── PASSAGE SHOWN

I think Goodbye First Love is a great film, but Screen’s critic Lisa Nesselson didn’t respond in the same way. When it comes to movies, it seems everyone has their own opinion.
I don’t always agree with Screen’s critics, even though, obviously, their review automatically becomes “the Screen review”. It’s harder when I see a film I love, only to find it eviscerated on ScreenDaily.
It happened recently in Locarno when I saw Mia Hansen-Love’s Goodbye First Love (Un Amour De Jeunesse), which screened in competition. It had already opened in France in July. As a big fan of Hansen-Love’s The Father Of My Children, I had high expectations and was not disappointed. Rooted in her own teenage experiences, it’s an achingly beautiful film exploring the all-consuming intoxication of a first love affair and its impact on a young girl over a period of ten years or so. Avoiding clichés of hysterical French maladie d’amour movies and revealing bitter truths about the caution and complications of adulthood, the film was a Locarno highlight and stayed with me long after the end credits.
It’s also notable for a star-making lead performance by 18-year-old Lola Creton, one of those withering French beauties destined for a long career. Creton carries her pain with her throughout the film, effortlessly moving from passionate 15-year-old to more reflective twentysomething.
So it was with some chagrin that I read the official Screen review by our France-based critic Lisa Nesselson who clearly detested the film and indeed Creton. Everything which I found profound and meaningful left her cold. I couldn’t have agreed with her less.
But Nesselson is a fine critic and I respect her opinion. Film after all is the ultimate subjective medium. Did she get it wrong? How can anybody’s opinion be wrong in a medium that aims to provoke a personal emotional response in every single one of its viewers?
I appreciate that for some films, the Screen review can be a crucial factor in their future. Those are usually titles at film festivals which have no distribution in place and are looking for a sales agent or sales. Screen’s review is often the first one out of the gate. In the case of Goodbye First Love, the film has already opened in France and been widely pre-sold, so this review can be offset by the many good reviews of the film that have already appeared. But we pride ourselves on our roster of seasoned and intelligent critics, and often their opinion won’t be palatable to the film-makers, the sales agent or, in this case, me!
Coincidentally, on my return from Locarno, I found angry voices in the Screen team about our review of The Help, Tate Taylor’s screen adaptation of the Kathryn Stockett bestseller for DreamWorks. I haven’t seen this film yet but heard nothing but good buzz ahead of its US opening. Two of my colleagues saw it in a UK preview and loved it passionately. Their enthusiasm was infectious and I was keen to see it.
The lacklustre Screen review by John Hazelton filled them with consternation. Again, it was a case of different opinions. As editor, I stand by John’s review, but still can’t wait to see the film and look forward to having my own opinion.
The opinion of film critics is a perennial cause for dissent, of course. Sometimes I think we get it right at Screen, sometimes not. But that is the nature of film. It affects people in different ways. I remember sitting in the Cannes screening of Biutiful last year, feeling irritated and manipulated, only to turn to a colleague next to me who was crying with abandon, genuinely moved by the drama on screen. Yes, our reviews have a trade spin but they also, inevitably, represent the personal response of individuals.

────
── STUDY MATERIAL

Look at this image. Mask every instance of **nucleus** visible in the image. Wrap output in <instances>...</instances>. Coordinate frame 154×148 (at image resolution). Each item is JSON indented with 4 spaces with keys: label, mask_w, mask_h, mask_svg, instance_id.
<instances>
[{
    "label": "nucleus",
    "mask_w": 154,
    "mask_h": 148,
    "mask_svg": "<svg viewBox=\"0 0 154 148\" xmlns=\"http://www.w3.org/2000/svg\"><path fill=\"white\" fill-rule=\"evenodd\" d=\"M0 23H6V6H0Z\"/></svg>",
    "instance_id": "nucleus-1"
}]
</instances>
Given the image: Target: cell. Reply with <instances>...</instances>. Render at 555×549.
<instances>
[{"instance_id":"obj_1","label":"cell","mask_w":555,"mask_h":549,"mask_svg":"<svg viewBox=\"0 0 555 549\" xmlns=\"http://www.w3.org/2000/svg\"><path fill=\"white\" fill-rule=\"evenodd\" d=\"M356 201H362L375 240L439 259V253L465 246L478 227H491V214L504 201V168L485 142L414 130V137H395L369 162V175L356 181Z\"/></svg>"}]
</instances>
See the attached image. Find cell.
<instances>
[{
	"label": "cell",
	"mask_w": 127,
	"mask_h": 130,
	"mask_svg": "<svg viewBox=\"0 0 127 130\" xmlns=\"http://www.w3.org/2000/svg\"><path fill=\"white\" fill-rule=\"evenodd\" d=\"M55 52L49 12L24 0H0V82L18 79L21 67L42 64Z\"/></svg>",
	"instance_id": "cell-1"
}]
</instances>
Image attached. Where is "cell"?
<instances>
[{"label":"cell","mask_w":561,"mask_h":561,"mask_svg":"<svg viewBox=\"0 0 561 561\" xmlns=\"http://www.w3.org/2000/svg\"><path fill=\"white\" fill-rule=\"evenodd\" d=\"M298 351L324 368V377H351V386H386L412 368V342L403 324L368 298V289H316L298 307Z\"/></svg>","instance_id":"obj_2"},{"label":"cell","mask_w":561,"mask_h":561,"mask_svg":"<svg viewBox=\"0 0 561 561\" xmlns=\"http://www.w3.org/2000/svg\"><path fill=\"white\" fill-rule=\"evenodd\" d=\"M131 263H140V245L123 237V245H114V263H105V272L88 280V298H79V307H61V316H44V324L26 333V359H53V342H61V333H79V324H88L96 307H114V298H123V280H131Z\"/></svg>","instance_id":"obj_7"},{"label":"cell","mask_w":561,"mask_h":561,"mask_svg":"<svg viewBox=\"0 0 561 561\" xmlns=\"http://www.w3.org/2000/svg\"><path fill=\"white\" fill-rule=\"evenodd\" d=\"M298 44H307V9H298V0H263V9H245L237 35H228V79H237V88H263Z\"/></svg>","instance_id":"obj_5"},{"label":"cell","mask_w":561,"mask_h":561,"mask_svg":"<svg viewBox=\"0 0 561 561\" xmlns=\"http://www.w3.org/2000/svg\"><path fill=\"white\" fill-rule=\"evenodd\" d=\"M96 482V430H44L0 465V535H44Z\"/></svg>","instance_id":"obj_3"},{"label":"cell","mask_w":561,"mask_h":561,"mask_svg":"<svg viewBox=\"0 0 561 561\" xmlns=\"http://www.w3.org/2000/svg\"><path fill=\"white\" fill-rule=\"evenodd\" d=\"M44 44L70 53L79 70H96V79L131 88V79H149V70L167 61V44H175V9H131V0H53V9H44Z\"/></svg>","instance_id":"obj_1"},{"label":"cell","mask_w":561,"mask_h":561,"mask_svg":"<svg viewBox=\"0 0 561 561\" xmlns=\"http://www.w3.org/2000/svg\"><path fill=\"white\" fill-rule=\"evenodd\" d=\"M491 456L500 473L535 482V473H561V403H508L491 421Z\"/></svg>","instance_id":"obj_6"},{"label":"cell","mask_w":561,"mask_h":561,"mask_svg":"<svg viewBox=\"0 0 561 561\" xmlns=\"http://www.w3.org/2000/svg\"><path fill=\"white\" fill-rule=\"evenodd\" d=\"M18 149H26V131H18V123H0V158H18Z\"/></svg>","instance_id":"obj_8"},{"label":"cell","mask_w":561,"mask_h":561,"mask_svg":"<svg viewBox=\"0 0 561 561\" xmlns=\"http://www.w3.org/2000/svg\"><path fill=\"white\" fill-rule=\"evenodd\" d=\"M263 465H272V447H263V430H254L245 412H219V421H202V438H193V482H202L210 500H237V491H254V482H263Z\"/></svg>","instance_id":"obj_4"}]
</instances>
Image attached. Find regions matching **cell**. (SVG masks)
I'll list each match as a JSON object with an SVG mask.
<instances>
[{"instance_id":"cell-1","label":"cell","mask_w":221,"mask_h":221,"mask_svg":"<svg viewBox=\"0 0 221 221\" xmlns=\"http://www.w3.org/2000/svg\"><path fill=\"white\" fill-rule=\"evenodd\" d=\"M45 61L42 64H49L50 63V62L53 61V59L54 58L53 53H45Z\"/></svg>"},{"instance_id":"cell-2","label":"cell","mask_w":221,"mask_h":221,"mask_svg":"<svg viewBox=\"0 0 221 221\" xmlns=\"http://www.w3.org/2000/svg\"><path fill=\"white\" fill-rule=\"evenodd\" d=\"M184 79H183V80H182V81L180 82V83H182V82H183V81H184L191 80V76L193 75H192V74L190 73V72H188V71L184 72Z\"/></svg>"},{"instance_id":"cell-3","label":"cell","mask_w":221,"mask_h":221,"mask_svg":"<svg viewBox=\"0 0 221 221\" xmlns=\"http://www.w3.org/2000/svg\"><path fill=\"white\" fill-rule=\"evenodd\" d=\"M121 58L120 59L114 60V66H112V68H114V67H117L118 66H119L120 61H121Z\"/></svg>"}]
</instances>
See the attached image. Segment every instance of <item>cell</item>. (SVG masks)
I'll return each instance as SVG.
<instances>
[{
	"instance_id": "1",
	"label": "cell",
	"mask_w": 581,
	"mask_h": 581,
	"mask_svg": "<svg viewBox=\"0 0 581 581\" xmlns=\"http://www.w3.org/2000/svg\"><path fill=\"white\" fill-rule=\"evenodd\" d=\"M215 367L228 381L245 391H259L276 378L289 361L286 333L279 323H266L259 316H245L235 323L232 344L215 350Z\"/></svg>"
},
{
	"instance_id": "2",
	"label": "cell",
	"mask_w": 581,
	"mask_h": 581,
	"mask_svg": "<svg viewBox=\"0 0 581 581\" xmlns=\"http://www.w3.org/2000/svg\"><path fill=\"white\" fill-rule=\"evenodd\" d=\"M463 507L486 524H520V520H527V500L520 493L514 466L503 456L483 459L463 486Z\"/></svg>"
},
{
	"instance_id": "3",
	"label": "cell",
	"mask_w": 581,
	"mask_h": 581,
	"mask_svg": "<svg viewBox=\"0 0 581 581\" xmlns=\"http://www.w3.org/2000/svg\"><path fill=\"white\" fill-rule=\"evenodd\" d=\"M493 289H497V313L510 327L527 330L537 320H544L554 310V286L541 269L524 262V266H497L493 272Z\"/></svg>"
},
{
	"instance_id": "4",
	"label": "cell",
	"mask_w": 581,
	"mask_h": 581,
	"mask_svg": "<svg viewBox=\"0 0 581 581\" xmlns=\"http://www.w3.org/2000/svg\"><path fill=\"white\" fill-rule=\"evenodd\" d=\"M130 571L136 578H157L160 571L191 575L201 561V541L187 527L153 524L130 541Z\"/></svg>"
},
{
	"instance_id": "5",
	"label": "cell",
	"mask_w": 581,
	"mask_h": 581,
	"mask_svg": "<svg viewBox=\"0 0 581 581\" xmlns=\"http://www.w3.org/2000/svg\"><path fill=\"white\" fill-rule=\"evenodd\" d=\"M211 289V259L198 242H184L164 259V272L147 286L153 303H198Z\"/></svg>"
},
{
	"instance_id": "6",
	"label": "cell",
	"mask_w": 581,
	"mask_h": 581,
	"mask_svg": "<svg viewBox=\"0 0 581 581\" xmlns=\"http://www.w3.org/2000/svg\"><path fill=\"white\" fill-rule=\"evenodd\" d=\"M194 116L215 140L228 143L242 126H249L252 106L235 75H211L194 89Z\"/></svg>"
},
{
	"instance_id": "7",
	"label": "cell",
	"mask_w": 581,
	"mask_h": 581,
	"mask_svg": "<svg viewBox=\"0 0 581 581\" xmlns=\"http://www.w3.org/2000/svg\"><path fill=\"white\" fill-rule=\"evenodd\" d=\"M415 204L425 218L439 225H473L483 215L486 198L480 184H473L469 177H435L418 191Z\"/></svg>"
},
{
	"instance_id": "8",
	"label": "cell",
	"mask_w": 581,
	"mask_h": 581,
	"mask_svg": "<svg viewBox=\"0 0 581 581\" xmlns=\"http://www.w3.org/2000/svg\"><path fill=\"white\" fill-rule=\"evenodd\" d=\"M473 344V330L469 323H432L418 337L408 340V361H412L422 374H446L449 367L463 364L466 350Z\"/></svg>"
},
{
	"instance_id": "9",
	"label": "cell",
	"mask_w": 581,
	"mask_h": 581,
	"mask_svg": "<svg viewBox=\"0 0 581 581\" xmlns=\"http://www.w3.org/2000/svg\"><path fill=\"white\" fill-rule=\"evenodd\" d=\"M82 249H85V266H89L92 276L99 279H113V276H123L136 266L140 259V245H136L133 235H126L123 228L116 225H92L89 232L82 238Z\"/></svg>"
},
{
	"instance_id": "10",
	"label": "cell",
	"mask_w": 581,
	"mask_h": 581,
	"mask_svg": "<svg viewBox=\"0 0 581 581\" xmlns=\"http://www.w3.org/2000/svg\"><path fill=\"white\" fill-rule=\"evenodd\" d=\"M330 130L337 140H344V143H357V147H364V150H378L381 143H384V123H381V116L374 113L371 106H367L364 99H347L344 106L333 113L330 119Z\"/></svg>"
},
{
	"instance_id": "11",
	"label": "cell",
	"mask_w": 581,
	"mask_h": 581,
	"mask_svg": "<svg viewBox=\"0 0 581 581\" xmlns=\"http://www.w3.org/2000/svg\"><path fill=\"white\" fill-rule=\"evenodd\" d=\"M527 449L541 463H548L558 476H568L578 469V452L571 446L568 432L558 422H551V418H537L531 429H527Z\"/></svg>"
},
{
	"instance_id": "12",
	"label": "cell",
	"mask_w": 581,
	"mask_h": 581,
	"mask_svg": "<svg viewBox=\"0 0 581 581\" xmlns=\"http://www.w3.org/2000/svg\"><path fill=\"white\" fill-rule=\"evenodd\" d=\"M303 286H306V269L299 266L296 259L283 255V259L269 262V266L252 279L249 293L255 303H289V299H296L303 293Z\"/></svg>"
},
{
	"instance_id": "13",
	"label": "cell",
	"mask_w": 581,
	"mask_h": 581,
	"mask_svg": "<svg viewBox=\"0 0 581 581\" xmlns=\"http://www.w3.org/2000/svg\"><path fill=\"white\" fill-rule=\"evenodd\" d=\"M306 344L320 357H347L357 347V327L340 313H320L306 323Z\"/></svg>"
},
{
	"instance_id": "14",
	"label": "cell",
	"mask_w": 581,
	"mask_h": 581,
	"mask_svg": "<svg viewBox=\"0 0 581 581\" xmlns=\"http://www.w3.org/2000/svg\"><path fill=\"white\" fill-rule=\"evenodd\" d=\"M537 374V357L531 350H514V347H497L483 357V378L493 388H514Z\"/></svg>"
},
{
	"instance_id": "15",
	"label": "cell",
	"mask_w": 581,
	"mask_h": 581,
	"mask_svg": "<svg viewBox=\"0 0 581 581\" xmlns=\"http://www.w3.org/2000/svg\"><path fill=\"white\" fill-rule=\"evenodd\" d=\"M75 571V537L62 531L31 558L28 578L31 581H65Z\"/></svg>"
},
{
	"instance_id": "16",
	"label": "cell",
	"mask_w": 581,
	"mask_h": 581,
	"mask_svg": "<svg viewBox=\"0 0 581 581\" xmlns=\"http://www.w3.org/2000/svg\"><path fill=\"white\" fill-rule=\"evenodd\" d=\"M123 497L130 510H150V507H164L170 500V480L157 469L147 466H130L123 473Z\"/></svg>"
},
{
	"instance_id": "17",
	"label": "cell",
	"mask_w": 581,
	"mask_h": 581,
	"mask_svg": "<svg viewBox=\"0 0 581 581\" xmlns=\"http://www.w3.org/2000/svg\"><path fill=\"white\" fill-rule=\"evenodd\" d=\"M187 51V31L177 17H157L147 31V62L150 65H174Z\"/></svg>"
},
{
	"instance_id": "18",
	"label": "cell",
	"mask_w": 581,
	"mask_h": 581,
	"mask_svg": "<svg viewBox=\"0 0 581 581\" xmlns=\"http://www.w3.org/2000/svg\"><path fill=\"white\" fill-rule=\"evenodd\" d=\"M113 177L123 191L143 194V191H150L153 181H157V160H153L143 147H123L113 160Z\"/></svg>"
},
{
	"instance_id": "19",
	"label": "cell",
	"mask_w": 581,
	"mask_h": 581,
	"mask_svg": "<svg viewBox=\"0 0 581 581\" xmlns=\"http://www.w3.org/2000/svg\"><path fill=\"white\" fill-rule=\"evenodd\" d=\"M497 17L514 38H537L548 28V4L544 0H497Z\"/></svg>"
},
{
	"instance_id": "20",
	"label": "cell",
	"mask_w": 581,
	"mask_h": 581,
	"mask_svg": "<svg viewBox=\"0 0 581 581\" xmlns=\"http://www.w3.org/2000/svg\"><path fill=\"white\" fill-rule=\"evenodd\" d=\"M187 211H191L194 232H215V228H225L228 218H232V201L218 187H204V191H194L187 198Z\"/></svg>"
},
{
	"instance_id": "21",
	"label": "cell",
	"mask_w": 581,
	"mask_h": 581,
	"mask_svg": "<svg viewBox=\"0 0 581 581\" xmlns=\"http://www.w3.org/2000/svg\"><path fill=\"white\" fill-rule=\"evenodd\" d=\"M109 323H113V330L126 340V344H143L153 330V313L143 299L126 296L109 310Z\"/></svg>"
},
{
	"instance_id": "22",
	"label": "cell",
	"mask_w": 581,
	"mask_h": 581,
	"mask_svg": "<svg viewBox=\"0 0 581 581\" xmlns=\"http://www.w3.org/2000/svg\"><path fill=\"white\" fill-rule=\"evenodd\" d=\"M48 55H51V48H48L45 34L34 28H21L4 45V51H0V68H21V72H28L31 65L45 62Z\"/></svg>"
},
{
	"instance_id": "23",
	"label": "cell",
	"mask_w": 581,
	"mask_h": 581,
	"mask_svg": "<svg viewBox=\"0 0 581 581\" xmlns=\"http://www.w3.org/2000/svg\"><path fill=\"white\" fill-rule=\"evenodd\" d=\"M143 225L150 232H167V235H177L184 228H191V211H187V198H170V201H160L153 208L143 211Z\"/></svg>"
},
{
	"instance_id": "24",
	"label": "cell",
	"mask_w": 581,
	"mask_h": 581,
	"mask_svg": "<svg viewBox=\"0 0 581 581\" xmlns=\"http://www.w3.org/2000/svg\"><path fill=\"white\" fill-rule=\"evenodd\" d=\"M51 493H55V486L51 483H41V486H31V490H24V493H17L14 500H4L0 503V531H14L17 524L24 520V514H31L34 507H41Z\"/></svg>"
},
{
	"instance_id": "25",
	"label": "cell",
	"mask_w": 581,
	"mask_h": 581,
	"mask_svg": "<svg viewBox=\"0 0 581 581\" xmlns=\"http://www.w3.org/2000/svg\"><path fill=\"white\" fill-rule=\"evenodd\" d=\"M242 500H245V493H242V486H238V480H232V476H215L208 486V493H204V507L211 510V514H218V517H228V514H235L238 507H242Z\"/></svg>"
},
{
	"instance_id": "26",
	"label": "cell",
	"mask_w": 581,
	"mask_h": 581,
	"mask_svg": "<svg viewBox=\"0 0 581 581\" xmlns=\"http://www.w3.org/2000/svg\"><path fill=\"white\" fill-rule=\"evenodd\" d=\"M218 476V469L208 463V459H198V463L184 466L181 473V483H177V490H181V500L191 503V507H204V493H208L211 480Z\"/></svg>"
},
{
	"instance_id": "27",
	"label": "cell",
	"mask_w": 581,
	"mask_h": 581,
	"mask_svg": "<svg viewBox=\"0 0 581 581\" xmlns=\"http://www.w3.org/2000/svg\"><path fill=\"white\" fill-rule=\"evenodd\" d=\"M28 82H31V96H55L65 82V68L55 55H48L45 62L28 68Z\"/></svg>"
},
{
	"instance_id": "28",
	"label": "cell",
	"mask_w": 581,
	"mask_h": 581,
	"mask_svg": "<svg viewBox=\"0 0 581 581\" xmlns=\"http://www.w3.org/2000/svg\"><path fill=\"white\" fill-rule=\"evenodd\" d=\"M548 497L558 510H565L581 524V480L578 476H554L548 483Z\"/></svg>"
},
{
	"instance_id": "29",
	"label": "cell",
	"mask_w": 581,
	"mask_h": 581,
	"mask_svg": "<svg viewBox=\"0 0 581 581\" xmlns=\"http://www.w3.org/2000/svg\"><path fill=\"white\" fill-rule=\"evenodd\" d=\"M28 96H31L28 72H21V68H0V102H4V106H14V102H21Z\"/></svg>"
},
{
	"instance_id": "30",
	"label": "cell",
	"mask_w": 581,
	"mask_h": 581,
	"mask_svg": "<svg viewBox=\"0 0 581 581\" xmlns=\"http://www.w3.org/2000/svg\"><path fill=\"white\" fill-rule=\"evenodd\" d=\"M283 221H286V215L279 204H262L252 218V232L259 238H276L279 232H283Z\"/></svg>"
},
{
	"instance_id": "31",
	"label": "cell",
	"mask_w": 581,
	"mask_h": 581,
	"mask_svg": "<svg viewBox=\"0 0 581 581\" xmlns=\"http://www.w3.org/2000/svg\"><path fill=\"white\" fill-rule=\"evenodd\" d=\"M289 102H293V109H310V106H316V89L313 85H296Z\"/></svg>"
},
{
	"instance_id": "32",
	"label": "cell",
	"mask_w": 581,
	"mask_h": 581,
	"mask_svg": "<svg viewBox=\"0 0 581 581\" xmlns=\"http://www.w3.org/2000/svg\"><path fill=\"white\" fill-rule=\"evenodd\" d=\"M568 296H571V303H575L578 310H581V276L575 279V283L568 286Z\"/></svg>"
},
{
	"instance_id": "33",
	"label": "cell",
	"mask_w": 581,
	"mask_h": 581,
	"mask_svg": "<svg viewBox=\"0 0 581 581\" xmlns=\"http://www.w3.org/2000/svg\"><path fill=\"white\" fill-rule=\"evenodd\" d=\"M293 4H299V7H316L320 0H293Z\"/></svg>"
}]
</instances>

────

PARTS OF THE EXERCISE:
a) In two sentences, summarize the piece on Screen's film reviews.
b) Update the part of the piece on Screen's film reviews between "It’s also notable" and "with her less.", inclusive, putting "dismay" in place of "chagrin".

ANSWERS TO THE TASKS:
a) The writer loved Goodbye First Love at Locarno and praised Lola Creton's lead performance, but Screen's critic Lisa Nesselson clearly detested the film. A similar split arose when the Screen team was dismayed by John Hazelton's lacklustre review of The Help, yet as editor the writer stands by the critics, since film is the ultimate subjective medium and affects people in different ways.

b)
It’s also notable for a star-making lead performance by 18-year-old Lola Creton, one of those withering French beauties destined for a long career. Creton carries her pain with her throughout the film, effortlessly moving from passionate 15-year-old to more reflective twentysomething.
So it was with some dismay that I read the official Screen review by our France-based critic Lisa Nesselson who clearly detested the film and indeed Creton. Everything which I found profound and meaningful left her cold. I couldn’t have agreed with her less.